[Scene-based spatial questions]
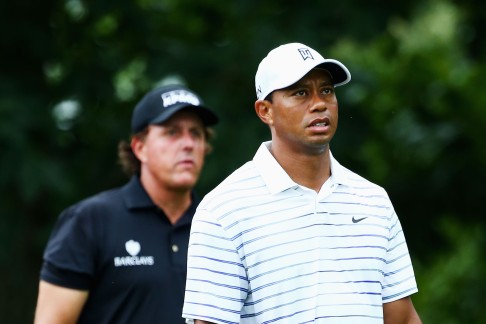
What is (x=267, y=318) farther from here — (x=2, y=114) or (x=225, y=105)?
(x=225, y=105)

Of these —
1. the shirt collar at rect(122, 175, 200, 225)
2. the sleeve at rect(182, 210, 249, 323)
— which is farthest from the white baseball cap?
the shirt collar at rect(122, 175, 200, 225)

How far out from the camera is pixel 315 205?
408 cm

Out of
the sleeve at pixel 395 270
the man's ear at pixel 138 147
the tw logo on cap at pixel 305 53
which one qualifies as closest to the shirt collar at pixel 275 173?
the sleeve at pixel 395 270

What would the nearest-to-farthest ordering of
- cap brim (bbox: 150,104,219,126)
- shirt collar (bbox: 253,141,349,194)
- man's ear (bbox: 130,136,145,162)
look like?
shirt collar (bbox: 253,141,349,194) < cap brim (bbox: 150,104,219,126) < man's ear (bbox: 130,136,145,162)

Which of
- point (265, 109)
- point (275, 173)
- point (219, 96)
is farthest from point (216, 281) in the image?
point (219, 96)

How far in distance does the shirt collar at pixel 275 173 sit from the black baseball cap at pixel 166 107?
5.20 feet

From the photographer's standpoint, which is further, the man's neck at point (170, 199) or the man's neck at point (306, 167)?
the man's neck at point (170, 199)

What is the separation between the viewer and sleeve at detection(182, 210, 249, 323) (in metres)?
3.98

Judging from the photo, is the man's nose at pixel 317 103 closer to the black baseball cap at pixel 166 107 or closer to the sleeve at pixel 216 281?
the sleeve at pixel 216 281

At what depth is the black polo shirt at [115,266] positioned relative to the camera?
5328 millimetres

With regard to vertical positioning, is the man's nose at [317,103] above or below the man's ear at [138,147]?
below

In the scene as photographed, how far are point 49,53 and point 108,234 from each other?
419 centimetres

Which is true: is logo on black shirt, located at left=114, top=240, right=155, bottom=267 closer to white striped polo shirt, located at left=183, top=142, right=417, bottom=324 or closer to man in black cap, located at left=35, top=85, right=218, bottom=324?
man in black cap, located at left=35, top=85, right=218, bottom=324

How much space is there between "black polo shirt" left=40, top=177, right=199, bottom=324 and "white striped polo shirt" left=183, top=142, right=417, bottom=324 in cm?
132
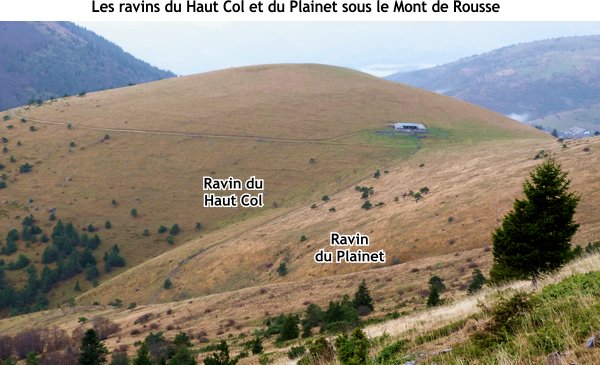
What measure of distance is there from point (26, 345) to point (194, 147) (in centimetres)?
7282

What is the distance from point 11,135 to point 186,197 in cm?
5446

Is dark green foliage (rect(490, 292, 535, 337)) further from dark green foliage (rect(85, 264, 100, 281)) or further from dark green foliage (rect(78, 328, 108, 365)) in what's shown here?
dark green foliage (rect(85, 264, 100, 281))

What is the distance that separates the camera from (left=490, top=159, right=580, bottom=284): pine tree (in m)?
17.7

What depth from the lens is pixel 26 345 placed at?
47.5 m

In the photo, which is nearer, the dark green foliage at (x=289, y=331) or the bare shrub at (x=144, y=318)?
the dark green foliage at (x=289, y=331)

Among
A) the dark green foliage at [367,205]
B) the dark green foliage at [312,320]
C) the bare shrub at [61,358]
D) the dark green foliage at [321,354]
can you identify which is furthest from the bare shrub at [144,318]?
the dark green foliage at [321,354]

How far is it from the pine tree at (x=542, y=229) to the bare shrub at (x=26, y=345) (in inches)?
1696

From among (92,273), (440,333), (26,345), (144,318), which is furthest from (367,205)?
(440,333)

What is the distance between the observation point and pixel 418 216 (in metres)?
59.3

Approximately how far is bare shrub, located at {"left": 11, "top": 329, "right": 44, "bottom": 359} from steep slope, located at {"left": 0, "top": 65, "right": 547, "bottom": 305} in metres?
19.2

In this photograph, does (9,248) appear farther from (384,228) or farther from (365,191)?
(384,228)

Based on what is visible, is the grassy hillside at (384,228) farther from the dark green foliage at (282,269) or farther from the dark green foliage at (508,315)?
the dark green foliage at (508,315)

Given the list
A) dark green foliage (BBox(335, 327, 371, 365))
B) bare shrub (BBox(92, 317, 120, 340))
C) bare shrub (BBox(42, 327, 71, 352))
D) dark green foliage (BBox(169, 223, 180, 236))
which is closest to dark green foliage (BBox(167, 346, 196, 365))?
dark green foliage (BBox(335, 327, 371, 365))

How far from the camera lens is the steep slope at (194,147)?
92.2m
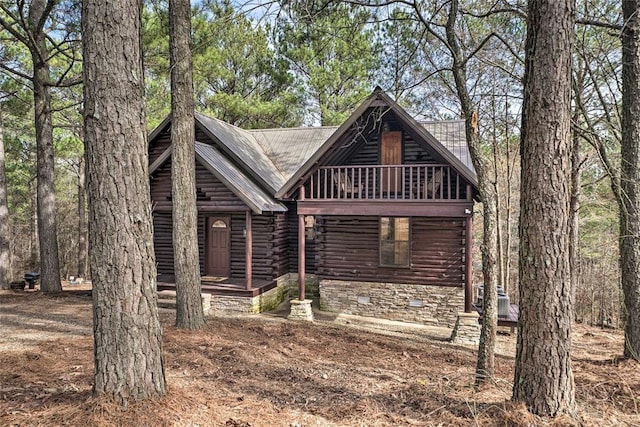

> **EXERCISE PROMPT**
Filter the records above, keeping only the lines that contain the string "lens".

> **FINAL RESULT**
What depth from the lens is pixel 26 345 placed at?
How far from the camera lens is the steep slope at (194,147)?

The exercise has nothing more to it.